- [Problem details]: Return every record below exactly.

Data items
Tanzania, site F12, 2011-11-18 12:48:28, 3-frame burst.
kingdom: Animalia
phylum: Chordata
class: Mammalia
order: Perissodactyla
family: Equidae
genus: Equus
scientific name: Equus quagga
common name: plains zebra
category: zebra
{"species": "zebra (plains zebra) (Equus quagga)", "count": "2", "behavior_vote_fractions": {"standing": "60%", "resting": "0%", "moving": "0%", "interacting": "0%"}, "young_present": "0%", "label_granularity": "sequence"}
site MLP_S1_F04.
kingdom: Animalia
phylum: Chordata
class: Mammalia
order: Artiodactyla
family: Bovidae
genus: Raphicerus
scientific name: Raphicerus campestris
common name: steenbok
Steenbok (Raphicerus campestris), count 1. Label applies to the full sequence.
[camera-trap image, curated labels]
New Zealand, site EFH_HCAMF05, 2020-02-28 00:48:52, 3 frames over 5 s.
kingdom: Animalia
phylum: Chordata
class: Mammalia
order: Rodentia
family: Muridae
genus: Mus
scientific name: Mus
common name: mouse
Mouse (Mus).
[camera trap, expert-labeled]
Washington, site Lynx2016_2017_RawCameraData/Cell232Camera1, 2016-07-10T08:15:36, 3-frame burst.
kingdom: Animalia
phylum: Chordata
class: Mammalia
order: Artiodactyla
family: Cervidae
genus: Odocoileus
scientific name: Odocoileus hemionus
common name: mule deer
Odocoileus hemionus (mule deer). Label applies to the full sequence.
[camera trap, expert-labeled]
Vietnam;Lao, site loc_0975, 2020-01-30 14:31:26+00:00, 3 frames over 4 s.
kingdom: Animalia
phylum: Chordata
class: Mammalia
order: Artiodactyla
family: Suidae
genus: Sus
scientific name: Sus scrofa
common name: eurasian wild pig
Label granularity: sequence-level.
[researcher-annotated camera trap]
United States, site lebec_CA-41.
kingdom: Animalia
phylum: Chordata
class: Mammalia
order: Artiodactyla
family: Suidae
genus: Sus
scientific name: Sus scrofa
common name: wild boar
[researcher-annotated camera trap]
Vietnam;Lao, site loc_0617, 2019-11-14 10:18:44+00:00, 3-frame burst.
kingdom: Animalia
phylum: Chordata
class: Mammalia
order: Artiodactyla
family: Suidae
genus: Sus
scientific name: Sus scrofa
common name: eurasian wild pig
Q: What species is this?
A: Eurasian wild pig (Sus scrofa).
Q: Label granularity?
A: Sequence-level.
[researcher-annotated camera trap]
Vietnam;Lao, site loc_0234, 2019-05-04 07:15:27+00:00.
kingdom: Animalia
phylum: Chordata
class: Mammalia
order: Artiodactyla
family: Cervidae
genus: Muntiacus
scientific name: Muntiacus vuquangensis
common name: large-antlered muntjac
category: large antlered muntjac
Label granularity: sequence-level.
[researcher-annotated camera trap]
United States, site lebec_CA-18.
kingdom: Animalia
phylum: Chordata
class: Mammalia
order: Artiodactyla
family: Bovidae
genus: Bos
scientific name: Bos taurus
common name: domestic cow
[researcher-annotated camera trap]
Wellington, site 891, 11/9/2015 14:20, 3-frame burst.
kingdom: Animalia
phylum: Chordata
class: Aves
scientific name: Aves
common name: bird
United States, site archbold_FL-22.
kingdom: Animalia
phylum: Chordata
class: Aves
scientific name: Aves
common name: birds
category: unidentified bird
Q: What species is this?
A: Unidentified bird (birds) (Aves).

- [Answer for this exercise]:
Tanzania, site F12, 2011-11-18 12:48:28, 3-frame burst.
kingdom: Animalia
phylum: Chordata
class: Mammalia
order: Perissodactyla
family: Equidae
genus: Equus
scientific name: Equus quagga
common name: plains zebra
category: zebra
{"species": "zebra (plains zebra) (Equus quagga)", "count": "2", "behavior_vote_fractions": {"standing": "60%", "resting": "0%", "moving": "0%", "interacting": "0%"}, "young_present": "0%", "label_granularity": "sequence"}
site MLP_S1_F04.
kingdom: Animalia
phylum: Chordata
class: Mammalia
order: Artiodactyla
family: Bovidae
genus: Raphicerus
scientific name: Raphicerus campestris
common name: steenbok
Steenbok (Raphicerus campestris), count 1. Label applies to the full sequence.
[camera-trap image, curated labels]
New Zealand, site EFH_HCAMF05, 2020-02-28 00:48:52, 3 frames over 5 s.
kingdom: Animalia
phylum: Chordata
class: Mammalia
order: Rodentia
family: Muridae
genus: Mus
scientific name: Mus
common name: mouse
Mouse (Mus).
[camera trap, expert-labeled]
Washington, site Lynx2016_2017_RawCameraData/Cell232Camera1, 2016-07-10T08:15:36, 3-frame burst.
kingdom: Animalia
phylum: Chordata
class: Mammalia
order: Artiodactyla
family: Cervidae
genus: Odocoileus
scientific name: Odocoileus hemionus
common name: mule deer
Odocoileus hemionus (mule deer). Label applies to the full sequence.
[camera trap, expert-labeled]
Vietnam;Lao, site loc_0975, 2020-01-30 14:31:26+00:00, 3 frames over 4 s.
kingdom: Animalia
phylum: Chordata
class: Mammalia
order: Artiodactyla
family: Suidae
genus: Sus
scientific name: Sus scrofa
common name: eurasian wild pig
Label granularity: sequence-level.
[researcher-annotated camera trap]
United States, site lebec_CA-41.
kingdom: Animalia
phylum: Chordata
class: Mammalia
order: Artiodactyla
family: Suidae
genus: Sus
scientific name: Sus scrofa
common name: wild boar
[researcher-annotated camera trap]
Vietnam;Lao, site loc_0617, 2019-11-14 10:18:44+00:00, 3-frame burst.
kingdom: Animalia
phylum: Chordata
class: Mammalia
order: Artiodactyla
family: Suidae
genus: Sus
scientific name: Sus scrofa
common name: eurasian wild pig
Q: What species is this?
A: Eurasian wild pig (Sus scrofa).
Q: Label granularity?
A: Sequence-level.
[researcher-annotated camera trap]
Vietnam;Lao, site loc_0234, 2019-05-04 07:15:27+00:00.
kingdom: Animalia
phylum: Chordata
class: Mammalia
order: Artiodactyla
family: Cervidae
genus: Muntiacus
scientific name: Muntiacus vuquangensis
common name: large-antlered muntjac
category: large antlered muntjac
Label granularity: sequence-level.
[researcher-annotated camera trap]
United States, site lebec_CA-18.
kingdom: Animalia
phylum: Chordata
class: Mammalia
order: Artiodactyla
family: Bovidae
genus: Bos
scientific name: Bos taurus
common name: domestic cow
[researcher-annotated camera trap]
Wellington, site 891, 11/9/2015 14:20, 3-frame burst.
kingdom: Animalia
phylum: Chordata
class: Aves
scientific name: Aves
common name: bird
United States, site archbold_FL-22.
kingdom: Animalia
phylum: Chordata
class: Aves
scientific name: Aves
common name: birds
category: unidentified bird
Q: What species is this?
A: Unidentified bird (birds) (Aves).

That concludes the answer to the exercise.